Written instruction:
Return every line of the data below that contains the word "each", treating uppercase and lowercase as different.

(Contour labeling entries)

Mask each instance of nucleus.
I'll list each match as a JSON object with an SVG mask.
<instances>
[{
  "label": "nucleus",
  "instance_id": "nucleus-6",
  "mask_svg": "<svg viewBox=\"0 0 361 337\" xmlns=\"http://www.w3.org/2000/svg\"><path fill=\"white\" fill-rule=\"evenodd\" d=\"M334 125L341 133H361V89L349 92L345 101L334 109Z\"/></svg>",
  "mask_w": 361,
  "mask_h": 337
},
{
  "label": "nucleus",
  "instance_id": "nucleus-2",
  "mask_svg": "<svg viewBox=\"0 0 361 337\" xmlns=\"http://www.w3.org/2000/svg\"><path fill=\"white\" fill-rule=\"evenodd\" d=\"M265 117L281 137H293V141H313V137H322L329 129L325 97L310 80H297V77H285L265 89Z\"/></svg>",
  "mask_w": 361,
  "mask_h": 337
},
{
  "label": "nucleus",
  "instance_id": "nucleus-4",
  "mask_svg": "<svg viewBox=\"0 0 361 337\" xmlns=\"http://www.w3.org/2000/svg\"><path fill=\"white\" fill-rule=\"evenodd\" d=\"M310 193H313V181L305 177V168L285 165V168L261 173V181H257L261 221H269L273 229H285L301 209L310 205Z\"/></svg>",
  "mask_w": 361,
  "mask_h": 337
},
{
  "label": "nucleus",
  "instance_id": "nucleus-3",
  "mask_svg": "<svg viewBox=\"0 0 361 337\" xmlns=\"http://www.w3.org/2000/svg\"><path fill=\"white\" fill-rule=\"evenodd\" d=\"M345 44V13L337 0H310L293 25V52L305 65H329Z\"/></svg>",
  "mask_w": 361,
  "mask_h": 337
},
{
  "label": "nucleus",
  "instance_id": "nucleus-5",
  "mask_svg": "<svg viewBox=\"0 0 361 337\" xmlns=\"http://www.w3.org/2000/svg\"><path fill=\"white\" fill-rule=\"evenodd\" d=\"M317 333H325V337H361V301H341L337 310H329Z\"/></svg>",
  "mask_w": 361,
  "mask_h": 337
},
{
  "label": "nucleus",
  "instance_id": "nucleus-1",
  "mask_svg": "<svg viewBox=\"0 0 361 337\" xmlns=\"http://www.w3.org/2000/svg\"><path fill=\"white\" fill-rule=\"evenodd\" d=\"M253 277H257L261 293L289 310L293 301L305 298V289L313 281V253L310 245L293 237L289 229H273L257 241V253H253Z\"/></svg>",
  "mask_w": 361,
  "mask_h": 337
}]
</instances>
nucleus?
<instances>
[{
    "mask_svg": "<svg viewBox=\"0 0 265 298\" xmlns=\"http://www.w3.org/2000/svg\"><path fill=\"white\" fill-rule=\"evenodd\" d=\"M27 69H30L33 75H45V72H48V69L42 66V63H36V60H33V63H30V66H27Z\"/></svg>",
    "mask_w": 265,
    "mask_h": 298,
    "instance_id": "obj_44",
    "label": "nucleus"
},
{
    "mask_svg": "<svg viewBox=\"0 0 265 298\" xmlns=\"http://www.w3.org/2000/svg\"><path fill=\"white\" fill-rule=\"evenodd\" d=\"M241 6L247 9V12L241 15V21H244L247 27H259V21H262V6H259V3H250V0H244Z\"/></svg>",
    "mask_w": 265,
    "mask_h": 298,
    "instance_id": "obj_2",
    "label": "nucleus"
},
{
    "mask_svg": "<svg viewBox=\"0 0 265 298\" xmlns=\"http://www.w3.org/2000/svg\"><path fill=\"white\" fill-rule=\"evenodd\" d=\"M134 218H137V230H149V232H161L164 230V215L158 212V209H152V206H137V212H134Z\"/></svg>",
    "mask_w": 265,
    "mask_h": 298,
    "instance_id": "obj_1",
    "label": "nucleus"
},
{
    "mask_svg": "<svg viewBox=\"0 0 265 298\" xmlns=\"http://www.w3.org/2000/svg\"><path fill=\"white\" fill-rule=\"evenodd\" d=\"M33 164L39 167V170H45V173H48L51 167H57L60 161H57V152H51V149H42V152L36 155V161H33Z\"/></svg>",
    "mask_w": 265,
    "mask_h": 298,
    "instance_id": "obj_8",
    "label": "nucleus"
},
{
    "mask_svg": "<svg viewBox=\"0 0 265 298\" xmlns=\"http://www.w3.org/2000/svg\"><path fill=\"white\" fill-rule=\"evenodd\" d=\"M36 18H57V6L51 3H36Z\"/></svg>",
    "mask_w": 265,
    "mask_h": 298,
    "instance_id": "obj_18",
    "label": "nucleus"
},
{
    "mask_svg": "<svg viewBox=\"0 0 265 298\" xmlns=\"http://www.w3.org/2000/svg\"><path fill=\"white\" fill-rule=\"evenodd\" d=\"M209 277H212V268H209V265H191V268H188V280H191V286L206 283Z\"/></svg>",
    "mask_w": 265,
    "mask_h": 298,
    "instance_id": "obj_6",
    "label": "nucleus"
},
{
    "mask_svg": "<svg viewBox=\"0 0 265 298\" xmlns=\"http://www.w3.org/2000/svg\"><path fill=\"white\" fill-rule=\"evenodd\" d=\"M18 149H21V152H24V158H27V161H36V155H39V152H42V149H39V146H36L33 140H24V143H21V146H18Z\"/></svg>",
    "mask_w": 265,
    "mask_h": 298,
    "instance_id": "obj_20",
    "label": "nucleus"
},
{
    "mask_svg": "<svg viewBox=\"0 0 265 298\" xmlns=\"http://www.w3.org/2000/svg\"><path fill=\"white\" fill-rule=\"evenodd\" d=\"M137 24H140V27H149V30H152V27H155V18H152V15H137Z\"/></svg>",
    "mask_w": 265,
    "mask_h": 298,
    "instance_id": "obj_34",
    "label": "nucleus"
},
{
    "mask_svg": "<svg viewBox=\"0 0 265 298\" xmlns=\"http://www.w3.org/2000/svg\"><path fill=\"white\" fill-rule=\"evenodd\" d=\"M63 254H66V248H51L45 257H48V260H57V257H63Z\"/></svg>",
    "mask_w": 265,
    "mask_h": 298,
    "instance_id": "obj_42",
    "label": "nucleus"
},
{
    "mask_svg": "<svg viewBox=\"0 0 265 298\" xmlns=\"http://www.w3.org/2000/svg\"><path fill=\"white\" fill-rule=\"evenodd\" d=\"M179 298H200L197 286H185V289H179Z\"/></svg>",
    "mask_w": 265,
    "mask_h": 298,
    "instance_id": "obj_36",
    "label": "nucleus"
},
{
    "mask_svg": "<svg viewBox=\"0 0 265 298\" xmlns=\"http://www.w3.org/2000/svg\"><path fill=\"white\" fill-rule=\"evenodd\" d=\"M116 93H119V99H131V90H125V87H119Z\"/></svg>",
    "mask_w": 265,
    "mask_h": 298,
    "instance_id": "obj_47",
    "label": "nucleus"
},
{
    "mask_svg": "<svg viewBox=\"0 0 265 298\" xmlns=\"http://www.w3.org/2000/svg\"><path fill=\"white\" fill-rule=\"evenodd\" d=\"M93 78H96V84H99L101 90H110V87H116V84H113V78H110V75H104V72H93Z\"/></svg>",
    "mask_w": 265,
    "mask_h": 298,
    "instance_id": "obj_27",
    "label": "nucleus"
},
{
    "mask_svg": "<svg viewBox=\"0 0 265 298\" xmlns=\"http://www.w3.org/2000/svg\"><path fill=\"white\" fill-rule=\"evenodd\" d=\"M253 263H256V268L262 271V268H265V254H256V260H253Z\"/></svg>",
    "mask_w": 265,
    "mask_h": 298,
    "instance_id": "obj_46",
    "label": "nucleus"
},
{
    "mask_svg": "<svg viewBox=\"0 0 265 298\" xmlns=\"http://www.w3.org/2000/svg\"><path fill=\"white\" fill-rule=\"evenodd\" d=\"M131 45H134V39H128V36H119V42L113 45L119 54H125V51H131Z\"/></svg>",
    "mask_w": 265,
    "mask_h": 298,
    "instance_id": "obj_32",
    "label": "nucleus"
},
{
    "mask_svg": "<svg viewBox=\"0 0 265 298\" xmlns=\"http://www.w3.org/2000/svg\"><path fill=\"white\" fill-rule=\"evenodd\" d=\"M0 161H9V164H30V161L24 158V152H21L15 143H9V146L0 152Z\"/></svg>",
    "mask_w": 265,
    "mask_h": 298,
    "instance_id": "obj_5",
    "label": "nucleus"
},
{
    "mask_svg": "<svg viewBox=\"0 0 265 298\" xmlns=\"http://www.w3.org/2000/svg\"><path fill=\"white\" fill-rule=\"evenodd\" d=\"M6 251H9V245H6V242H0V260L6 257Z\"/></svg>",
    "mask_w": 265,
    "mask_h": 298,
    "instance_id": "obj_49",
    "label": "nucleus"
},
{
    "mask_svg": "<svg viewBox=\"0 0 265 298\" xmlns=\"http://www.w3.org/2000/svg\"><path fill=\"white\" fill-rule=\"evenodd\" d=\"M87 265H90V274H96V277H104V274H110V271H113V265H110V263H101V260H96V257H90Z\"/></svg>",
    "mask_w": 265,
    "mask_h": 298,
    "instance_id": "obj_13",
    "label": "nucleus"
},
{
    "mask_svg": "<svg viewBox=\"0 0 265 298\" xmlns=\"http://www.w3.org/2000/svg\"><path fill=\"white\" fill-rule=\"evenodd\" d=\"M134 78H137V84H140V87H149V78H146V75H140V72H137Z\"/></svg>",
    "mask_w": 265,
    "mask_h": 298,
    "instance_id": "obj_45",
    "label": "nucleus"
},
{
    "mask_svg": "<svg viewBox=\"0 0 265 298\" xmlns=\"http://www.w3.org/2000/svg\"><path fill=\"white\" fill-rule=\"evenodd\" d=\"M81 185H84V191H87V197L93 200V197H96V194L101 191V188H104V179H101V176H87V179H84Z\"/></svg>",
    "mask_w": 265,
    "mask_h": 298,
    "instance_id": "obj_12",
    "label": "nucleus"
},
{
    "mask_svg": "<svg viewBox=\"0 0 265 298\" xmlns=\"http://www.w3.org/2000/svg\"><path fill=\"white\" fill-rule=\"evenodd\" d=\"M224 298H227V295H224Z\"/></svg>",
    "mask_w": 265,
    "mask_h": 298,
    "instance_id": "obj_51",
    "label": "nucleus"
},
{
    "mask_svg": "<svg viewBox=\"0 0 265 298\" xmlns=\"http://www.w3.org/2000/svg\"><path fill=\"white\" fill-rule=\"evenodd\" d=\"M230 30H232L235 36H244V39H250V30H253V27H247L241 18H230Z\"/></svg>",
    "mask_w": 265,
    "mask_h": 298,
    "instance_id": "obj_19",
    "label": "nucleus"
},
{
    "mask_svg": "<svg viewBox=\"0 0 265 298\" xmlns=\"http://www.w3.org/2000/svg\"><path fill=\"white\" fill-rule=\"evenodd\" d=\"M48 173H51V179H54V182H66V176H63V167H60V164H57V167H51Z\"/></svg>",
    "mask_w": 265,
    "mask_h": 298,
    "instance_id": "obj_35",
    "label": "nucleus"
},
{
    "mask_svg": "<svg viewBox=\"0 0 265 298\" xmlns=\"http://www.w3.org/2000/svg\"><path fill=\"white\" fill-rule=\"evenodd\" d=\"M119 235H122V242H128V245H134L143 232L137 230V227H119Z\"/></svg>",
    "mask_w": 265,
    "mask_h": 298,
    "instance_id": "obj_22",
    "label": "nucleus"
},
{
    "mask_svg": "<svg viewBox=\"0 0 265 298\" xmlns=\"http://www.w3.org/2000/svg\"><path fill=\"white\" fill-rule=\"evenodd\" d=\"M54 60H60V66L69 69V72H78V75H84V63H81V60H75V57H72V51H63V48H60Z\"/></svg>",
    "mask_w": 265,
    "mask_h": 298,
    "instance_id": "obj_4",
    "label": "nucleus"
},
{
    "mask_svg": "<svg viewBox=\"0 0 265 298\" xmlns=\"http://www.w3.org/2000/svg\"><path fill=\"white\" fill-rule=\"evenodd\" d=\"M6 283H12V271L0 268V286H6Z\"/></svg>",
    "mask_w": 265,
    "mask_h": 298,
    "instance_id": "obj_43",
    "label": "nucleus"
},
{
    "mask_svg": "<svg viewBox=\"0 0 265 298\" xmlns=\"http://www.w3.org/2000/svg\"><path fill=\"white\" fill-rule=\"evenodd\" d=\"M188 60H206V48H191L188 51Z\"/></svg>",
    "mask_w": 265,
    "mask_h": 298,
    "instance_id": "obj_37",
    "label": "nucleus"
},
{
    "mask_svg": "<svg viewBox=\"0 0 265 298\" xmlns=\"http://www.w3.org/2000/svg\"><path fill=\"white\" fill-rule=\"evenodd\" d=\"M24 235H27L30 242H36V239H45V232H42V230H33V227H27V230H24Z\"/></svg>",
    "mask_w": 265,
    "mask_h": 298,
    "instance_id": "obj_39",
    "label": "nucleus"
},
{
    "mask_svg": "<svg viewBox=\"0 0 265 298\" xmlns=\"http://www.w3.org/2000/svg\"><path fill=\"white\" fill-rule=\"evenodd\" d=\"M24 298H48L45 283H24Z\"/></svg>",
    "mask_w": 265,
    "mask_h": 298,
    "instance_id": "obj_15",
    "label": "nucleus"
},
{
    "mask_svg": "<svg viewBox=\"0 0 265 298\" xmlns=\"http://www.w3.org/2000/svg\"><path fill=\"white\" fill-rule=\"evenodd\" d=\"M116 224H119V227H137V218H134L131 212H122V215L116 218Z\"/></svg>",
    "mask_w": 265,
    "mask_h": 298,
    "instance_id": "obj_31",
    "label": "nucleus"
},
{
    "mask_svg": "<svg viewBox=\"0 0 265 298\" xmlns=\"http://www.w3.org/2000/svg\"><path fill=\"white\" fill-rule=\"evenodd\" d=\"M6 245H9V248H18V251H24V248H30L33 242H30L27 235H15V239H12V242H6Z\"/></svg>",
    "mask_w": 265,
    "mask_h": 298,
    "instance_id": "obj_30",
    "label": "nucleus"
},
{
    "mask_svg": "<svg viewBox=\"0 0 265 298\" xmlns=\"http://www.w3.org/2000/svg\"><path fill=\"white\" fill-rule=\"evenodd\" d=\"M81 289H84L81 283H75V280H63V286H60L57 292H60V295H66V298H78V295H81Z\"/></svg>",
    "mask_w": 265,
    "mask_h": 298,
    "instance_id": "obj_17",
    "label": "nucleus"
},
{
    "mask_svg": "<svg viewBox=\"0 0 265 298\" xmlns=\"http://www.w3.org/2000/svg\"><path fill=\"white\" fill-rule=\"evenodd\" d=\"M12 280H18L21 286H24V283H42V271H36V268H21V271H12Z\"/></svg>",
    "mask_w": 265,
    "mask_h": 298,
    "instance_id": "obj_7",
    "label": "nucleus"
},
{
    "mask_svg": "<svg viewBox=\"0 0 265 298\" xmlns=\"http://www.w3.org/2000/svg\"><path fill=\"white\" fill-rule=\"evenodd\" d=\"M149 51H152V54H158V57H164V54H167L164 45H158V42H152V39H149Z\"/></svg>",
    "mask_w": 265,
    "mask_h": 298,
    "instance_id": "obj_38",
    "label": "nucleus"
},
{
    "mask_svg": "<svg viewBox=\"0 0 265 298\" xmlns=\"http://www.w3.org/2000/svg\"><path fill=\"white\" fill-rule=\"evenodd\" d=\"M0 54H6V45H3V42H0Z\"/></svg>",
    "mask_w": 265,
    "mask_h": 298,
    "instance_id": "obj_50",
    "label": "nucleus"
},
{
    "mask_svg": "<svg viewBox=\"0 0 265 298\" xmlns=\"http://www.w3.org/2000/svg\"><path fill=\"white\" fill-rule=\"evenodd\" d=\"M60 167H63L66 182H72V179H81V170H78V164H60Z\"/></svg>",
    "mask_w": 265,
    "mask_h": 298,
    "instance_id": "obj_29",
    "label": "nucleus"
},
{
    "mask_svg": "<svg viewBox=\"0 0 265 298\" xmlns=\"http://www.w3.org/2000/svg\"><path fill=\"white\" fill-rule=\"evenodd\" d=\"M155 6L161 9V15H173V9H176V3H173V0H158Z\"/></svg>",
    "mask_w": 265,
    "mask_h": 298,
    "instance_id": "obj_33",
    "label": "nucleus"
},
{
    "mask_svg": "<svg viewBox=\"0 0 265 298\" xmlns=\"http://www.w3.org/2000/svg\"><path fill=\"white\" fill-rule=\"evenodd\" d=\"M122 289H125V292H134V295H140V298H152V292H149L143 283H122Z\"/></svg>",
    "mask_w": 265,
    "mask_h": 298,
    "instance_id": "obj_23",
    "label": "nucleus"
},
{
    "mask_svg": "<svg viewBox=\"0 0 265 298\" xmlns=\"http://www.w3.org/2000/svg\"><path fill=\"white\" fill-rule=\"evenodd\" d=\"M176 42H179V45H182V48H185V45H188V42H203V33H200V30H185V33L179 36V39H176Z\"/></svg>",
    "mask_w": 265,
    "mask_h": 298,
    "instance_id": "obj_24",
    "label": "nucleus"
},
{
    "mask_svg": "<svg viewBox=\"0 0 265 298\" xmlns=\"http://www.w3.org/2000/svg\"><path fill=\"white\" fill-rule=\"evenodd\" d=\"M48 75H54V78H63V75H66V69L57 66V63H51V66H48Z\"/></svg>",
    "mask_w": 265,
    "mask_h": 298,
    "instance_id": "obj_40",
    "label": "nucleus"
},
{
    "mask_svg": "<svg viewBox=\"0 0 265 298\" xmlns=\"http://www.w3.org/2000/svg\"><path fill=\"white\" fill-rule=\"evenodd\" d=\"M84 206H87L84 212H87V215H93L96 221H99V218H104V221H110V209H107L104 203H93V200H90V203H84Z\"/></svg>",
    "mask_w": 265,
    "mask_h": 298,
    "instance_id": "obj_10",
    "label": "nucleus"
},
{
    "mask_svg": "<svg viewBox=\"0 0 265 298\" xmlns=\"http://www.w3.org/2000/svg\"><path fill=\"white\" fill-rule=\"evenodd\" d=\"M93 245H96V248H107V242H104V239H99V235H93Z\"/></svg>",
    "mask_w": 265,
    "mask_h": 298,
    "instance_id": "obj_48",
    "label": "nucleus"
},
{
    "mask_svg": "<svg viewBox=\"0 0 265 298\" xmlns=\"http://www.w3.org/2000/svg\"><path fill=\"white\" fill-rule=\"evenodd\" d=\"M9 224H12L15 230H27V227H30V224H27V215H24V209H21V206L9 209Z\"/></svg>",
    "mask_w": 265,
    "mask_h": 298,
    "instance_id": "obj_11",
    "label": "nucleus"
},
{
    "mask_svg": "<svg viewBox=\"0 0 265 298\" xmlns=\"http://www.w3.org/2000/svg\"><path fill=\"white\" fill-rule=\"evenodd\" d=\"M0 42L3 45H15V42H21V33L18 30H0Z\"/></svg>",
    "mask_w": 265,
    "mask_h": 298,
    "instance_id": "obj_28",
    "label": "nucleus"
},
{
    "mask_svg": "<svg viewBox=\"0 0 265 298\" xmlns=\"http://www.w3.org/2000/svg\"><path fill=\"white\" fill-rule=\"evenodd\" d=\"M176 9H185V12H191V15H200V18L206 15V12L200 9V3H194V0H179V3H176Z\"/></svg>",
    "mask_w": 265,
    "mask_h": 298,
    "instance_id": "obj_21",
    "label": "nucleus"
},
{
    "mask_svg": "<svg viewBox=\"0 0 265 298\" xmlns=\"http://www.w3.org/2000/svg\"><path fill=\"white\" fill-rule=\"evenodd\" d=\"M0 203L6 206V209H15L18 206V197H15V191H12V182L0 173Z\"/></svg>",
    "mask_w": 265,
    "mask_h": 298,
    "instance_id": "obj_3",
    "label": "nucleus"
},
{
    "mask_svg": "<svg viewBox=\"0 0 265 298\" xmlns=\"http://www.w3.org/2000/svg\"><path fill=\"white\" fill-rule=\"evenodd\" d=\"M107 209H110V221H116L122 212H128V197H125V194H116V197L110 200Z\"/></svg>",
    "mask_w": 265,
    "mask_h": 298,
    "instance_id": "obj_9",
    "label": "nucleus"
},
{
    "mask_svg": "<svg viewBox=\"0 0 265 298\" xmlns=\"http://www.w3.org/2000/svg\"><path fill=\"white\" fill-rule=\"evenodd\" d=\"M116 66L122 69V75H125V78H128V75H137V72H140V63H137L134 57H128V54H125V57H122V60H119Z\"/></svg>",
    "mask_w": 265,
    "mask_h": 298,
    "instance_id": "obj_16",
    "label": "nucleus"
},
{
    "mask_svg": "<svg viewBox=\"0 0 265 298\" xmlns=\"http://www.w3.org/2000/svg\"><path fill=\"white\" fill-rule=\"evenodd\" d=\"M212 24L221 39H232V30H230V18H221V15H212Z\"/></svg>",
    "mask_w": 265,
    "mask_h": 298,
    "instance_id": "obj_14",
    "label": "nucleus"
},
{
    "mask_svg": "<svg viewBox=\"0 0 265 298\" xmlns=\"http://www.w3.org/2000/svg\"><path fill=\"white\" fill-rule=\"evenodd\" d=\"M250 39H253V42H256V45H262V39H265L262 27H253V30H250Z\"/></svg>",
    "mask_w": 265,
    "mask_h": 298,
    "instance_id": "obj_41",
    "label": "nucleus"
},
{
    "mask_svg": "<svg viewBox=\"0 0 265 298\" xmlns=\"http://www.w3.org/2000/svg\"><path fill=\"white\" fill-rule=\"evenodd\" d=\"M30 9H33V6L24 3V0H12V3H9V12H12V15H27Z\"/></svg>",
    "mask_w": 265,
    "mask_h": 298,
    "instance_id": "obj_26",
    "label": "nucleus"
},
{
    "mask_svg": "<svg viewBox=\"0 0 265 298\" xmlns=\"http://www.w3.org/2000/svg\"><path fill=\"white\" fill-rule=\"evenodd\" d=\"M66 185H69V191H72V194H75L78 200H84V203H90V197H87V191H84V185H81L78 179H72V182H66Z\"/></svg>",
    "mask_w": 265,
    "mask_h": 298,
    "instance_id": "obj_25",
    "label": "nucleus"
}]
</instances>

Solution for this problem:
Mask each instance of nucleus.
I'll list each match as a JSON object with an SVG mask.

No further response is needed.